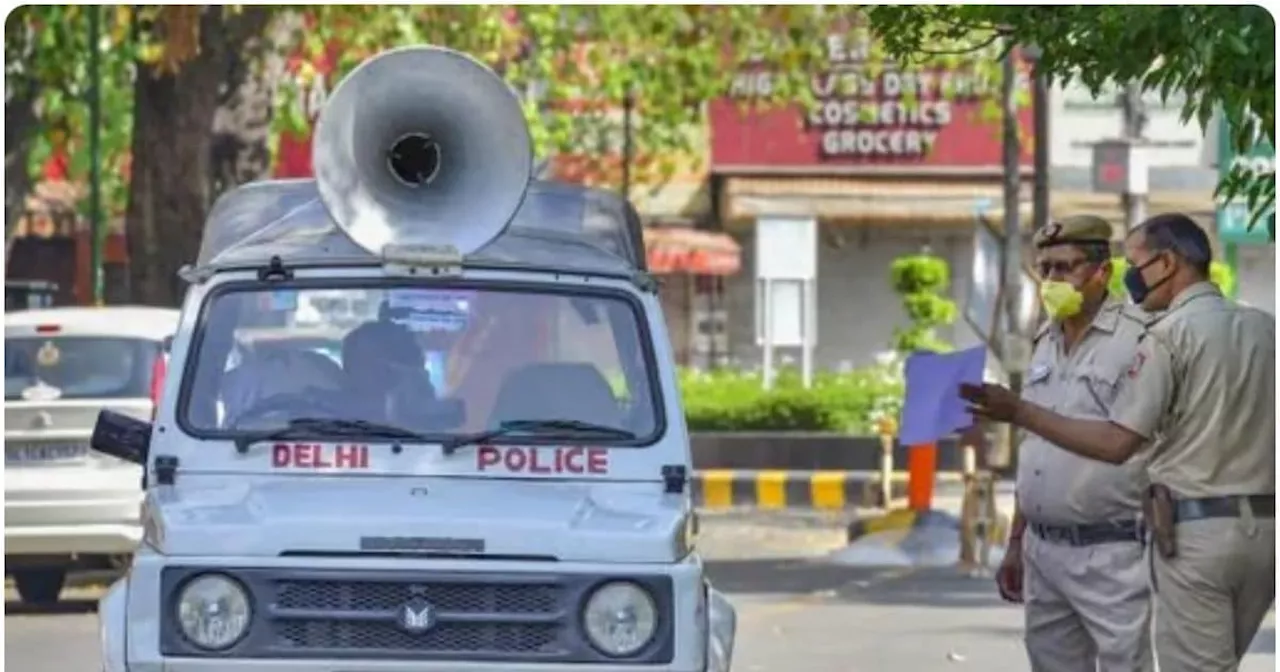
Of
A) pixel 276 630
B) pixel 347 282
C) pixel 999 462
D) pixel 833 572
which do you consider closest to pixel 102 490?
pixel 833 572

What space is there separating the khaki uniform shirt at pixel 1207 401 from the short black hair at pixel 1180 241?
132 mm

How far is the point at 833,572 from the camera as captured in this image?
1928cm

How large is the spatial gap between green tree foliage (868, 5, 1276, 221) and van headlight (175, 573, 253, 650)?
9.90 ft

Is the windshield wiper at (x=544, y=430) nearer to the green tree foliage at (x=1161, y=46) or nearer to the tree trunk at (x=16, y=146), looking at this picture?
the green tree foliage at (x=1161, y=46)

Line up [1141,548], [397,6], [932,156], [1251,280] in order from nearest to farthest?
1. [1141,548]
2. [397,6]
3. [1251,280]
4. [932,156]

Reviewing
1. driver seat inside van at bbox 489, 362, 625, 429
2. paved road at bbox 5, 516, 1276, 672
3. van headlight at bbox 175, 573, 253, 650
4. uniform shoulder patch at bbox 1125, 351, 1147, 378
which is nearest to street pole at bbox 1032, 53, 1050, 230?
paved road at bbox 5, 516, 1276, 672

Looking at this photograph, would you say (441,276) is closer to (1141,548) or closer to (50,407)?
(1141,548)

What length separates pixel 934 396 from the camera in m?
9.09

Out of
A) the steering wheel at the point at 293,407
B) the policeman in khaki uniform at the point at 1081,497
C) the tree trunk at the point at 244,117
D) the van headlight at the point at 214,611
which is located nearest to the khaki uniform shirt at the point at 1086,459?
the policeman in khaki uniform at the point at 1081,497

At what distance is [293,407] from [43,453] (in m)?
7.32

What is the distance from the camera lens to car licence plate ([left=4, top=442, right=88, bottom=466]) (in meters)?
15.4

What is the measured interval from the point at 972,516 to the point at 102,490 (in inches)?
231

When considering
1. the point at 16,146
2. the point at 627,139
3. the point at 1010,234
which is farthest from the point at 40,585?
the point at 627,139

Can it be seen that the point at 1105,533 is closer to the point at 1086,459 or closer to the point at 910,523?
the point at 1086,459
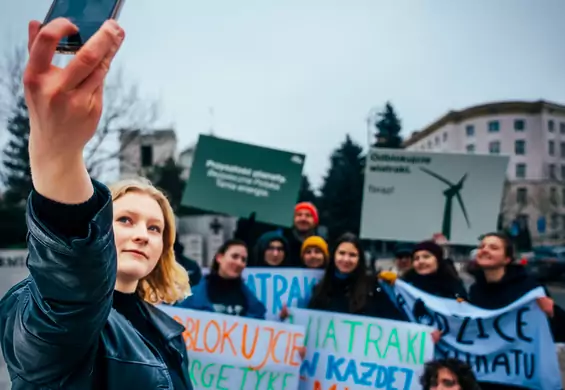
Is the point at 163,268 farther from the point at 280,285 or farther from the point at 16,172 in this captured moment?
the point at 16,172

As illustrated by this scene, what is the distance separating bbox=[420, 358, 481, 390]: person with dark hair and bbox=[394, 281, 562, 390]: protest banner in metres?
0.51

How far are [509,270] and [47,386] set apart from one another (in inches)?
142

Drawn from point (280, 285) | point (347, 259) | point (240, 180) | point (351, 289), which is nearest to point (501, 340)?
point (351, 289)

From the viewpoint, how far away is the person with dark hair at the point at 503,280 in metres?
3.83

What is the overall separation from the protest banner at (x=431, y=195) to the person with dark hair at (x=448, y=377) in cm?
226

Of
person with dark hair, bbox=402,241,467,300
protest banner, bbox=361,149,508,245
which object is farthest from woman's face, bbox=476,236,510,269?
protest banner, bbox=361,149,508,245

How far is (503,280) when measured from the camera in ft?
12.7

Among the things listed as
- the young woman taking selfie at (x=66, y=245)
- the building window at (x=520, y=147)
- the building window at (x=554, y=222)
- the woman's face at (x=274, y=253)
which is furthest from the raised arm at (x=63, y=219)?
the building window at (x=520, y=147)

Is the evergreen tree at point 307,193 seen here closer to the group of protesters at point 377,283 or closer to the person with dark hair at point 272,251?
the person with dark hair at point 272,251

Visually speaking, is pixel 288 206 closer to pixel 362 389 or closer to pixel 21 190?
pixel 362 389

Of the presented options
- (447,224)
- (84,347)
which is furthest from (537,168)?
(84,347)

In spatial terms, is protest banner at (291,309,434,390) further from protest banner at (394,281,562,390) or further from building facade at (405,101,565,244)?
building facade at (405,101,565,244)

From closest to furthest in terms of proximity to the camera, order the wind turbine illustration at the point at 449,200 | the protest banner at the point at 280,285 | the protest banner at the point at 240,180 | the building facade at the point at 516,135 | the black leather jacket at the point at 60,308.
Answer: the black leather jacket at the point at 60,308 < the protest banner at the point at 280,285 < the wind turbine illustration at the point at 449,200 < the protest banner at the point at 240,180 < the building facade at the point at 516,135

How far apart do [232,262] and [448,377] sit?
174cm
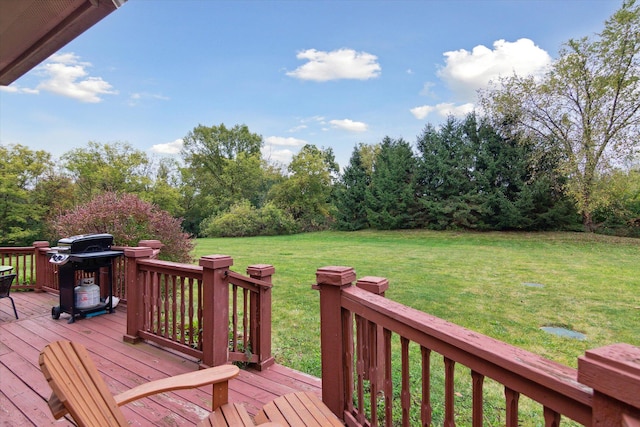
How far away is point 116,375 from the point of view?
274cm

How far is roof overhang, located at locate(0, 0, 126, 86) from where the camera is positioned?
1.78 m

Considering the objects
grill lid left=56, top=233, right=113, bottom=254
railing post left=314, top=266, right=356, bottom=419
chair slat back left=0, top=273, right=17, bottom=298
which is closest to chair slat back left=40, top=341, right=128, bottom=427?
railing post left=314, top=266, right=356, bottom=419

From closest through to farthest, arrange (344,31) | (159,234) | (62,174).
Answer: (159,234)
(344,31)
(62,174)

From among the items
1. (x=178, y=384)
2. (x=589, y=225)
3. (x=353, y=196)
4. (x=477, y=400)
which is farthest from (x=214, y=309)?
(x=353, y=196)

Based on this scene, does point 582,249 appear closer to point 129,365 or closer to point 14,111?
point 129,365

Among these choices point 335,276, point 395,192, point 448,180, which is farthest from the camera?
point 395,192

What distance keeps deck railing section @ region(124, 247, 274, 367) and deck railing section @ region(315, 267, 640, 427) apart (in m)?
1.05

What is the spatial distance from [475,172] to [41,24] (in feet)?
55.2

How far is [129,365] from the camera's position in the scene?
292 centimetres

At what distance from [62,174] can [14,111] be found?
5600 millimetres

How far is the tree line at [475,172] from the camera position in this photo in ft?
41.5

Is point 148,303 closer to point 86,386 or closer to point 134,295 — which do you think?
point 134,295

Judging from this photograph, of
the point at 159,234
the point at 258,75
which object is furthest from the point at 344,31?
the point at 159,234

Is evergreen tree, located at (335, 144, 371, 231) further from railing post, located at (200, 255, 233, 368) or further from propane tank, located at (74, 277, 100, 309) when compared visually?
railing post, located at (200, 255, 233, 368)
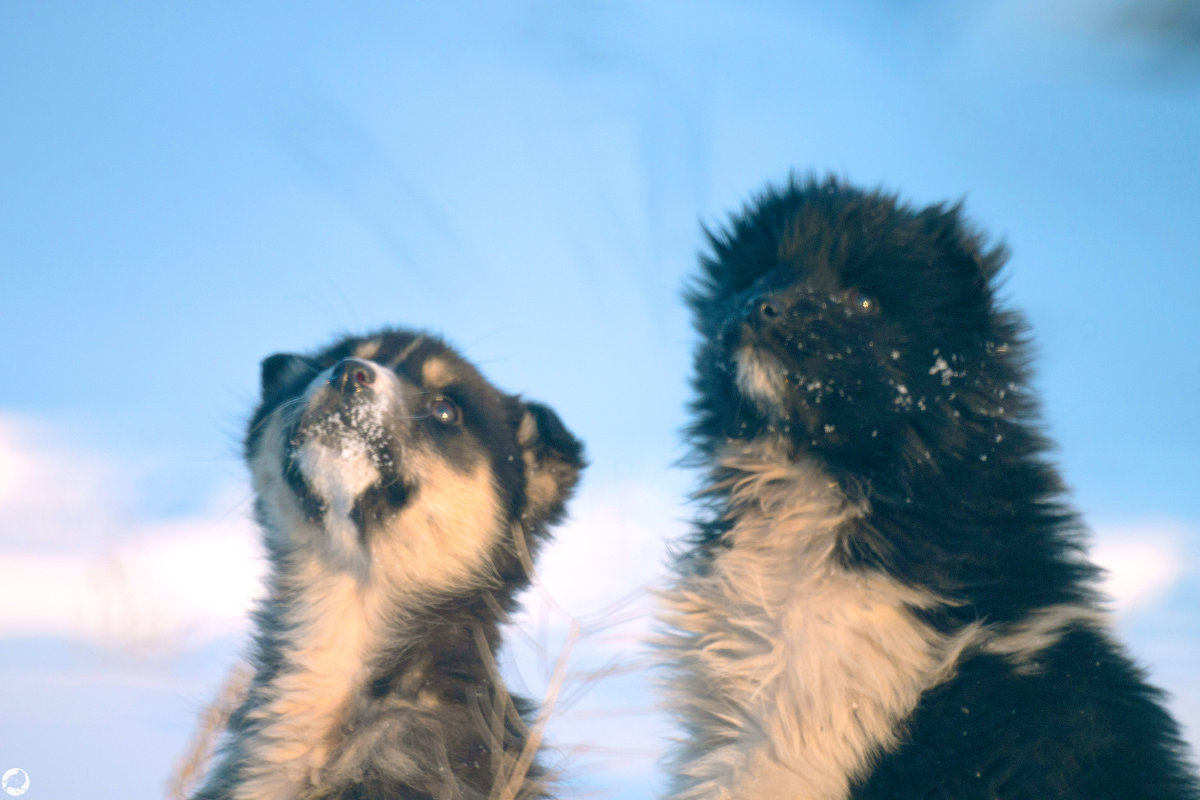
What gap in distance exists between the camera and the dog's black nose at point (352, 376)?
4555mm

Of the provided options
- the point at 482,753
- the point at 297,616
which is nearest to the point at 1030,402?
the point at 482,753

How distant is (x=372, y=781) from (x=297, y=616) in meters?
1.02

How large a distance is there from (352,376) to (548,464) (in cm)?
118

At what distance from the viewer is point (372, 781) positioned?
4.03 m

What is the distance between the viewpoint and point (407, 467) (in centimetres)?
475

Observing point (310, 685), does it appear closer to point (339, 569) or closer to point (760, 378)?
point (339, 569)

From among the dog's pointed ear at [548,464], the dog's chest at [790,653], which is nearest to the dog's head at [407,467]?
the dog's pointed ear at [548,464]

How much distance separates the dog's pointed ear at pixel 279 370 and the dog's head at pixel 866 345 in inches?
87.1

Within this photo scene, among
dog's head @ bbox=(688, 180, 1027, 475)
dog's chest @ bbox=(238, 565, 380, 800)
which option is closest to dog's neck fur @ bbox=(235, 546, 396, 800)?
dog's chest @ bbox=(238, 565, 380, 800)

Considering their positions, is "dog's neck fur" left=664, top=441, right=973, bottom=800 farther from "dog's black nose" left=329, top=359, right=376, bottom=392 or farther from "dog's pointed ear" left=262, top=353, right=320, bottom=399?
"dog's pointed ear" left=262, top=353, right=320, bottom=399

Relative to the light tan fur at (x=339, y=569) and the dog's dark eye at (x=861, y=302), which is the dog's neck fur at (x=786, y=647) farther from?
the light tan fur at (x=339, y=569)

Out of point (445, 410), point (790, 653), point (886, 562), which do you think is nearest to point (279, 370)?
point (445, 410)

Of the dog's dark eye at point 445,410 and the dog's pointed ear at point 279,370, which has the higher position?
the dog's pointed ear at point 279,370

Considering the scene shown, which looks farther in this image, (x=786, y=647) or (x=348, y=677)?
(x=348, y=677)
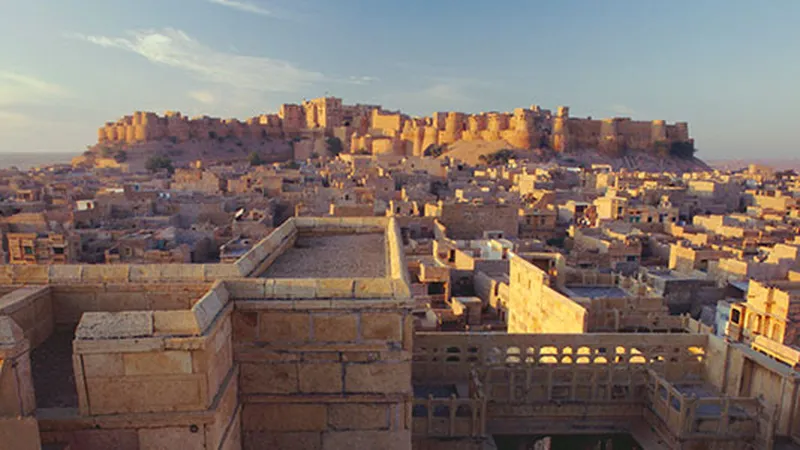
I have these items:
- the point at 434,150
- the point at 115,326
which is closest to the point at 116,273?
the point at 115,326

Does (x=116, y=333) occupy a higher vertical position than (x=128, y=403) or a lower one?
higher

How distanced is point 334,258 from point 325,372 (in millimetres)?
2041

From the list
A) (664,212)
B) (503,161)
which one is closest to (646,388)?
(664,212)

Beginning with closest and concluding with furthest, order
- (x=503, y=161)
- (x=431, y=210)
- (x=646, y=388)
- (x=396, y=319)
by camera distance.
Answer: (x=396, y=319) < (x=646, y=388) < (x=431, y=210) < (x=503, y=161)

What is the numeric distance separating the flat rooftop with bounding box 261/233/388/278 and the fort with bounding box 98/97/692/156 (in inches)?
2511

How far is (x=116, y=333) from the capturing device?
298cm

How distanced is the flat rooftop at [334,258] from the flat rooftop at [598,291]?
6.28 meters

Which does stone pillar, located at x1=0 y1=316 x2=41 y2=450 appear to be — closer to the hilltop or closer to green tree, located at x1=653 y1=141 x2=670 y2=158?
the hilltop

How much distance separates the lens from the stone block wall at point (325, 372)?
3.56 m

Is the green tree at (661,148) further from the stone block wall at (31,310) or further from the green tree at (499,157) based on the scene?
the stone block wall at (31,310)

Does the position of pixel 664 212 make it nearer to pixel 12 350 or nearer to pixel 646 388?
pixel 646 388

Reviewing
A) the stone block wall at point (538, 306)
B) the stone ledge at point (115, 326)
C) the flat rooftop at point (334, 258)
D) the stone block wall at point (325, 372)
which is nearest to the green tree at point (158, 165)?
the stone block wall at point (538, 306)

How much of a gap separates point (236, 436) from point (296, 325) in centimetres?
86

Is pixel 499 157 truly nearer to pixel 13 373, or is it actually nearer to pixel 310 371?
pixel 310 371
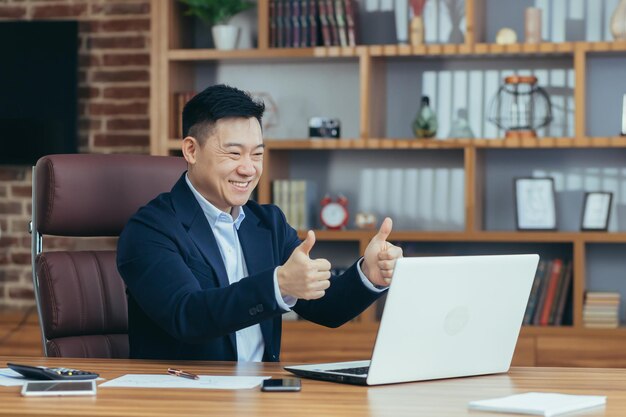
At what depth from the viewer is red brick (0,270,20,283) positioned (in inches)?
184

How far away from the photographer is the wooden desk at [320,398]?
1.60 metres

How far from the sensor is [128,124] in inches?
181

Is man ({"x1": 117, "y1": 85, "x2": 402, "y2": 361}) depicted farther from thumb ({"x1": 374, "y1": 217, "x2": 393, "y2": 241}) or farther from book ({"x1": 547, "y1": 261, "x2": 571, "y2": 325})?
book ({"x1": 547, "y1": 261, "x2": 571, "y2": 325})

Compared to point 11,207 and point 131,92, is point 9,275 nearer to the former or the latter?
point 11,207

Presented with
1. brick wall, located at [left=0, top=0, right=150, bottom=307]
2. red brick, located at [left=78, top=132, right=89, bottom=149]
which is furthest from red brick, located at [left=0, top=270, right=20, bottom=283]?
red brick, located at [left=78, top=132, right=89, bottom=149]

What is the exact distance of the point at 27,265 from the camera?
4.68 m

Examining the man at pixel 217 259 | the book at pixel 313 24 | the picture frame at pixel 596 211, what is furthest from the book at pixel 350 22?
the man at pixel 217 259

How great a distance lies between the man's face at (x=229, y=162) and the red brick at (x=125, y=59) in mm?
2262

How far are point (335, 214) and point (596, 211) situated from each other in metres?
1.04

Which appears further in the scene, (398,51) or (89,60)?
(89,60)

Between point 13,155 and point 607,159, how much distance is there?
2505 millimetres

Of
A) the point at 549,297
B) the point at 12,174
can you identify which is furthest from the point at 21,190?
the point at 549,297

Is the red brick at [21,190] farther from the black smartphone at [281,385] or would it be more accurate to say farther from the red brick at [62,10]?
the black smartphone at [281,385]

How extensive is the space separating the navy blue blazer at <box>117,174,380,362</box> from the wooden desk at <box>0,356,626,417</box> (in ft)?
0.37
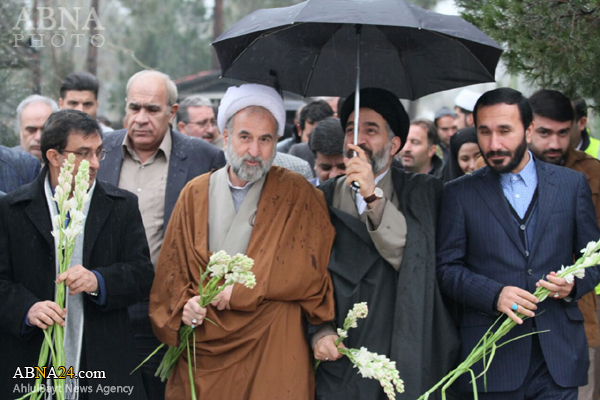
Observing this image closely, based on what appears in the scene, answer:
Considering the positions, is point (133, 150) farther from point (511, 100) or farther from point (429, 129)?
point (429, 129)

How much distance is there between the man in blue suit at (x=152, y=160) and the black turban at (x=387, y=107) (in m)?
1.12

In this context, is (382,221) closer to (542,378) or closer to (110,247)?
(542,378)

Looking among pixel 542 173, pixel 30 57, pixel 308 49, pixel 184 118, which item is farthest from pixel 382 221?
pixel 30 57

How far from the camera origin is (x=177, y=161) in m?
4.88

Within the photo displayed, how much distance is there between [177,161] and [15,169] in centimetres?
94

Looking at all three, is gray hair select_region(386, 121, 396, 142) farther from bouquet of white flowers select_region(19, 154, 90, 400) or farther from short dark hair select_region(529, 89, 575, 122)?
bouquet of white flowers select_region(19, 154, 90, 400)

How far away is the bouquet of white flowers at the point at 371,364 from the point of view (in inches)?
127

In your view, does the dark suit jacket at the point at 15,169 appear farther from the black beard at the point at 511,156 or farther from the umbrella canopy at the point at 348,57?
the black beard at the point at 511,156

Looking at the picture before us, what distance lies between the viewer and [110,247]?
12.8ft

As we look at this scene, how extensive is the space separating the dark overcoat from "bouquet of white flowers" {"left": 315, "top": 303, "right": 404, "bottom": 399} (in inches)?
10.0

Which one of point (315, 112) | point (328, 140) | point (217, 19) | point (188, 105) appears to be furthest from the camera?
point (217, 19)

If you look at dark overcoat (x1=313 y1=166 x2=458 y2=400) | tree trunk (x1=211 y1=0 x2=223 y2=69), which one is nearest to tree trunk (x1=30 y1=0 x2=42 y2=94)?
dark overcoat (x1=313 y1=166 x2=458 y2=400)

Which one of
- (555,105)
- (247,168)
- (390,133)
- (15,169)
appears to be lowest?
(247,168)

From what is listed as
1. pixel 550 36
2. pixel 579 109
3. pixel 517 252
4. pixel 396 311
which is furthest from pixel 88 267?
pixel 579 109
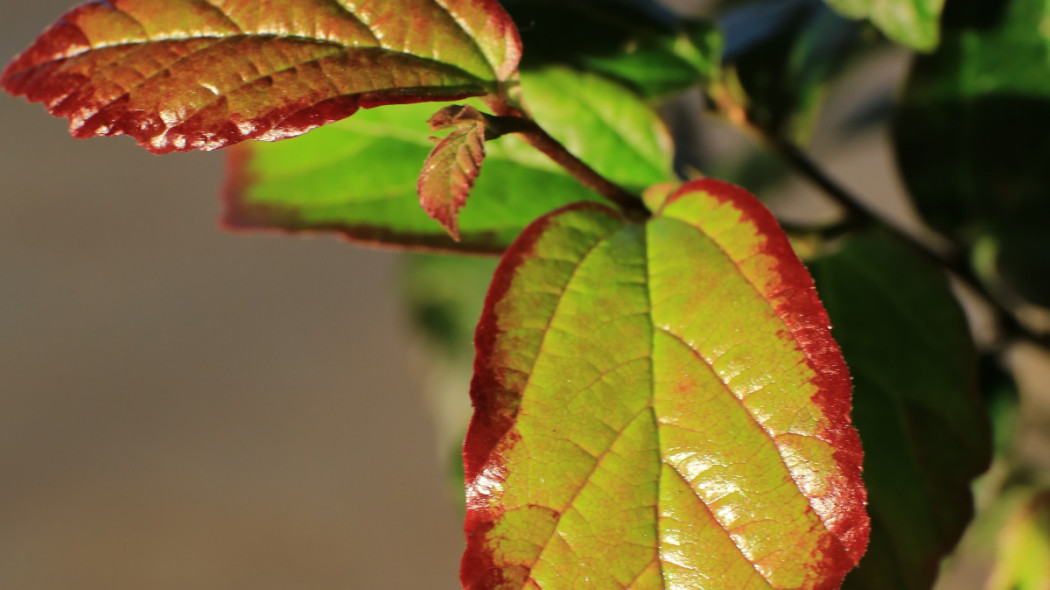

=-=-=-=-=

Collect every line from the items above that contains the string "positions", treating uppercase and lowercase letters as different.

**Problem solution:**
Considering their positions, is "dog's neck fur" left=664, top=441, right=973, bottom=800 farther from "dog's black nose" left=329, top=359, right=376, bottom=392 or farther from "dog's pointed ear" left=262, top=353, right=320, bottom=399?
Considering the positions, is point (133, 150) farther from point (511, 100) or farther from point (429, 129)?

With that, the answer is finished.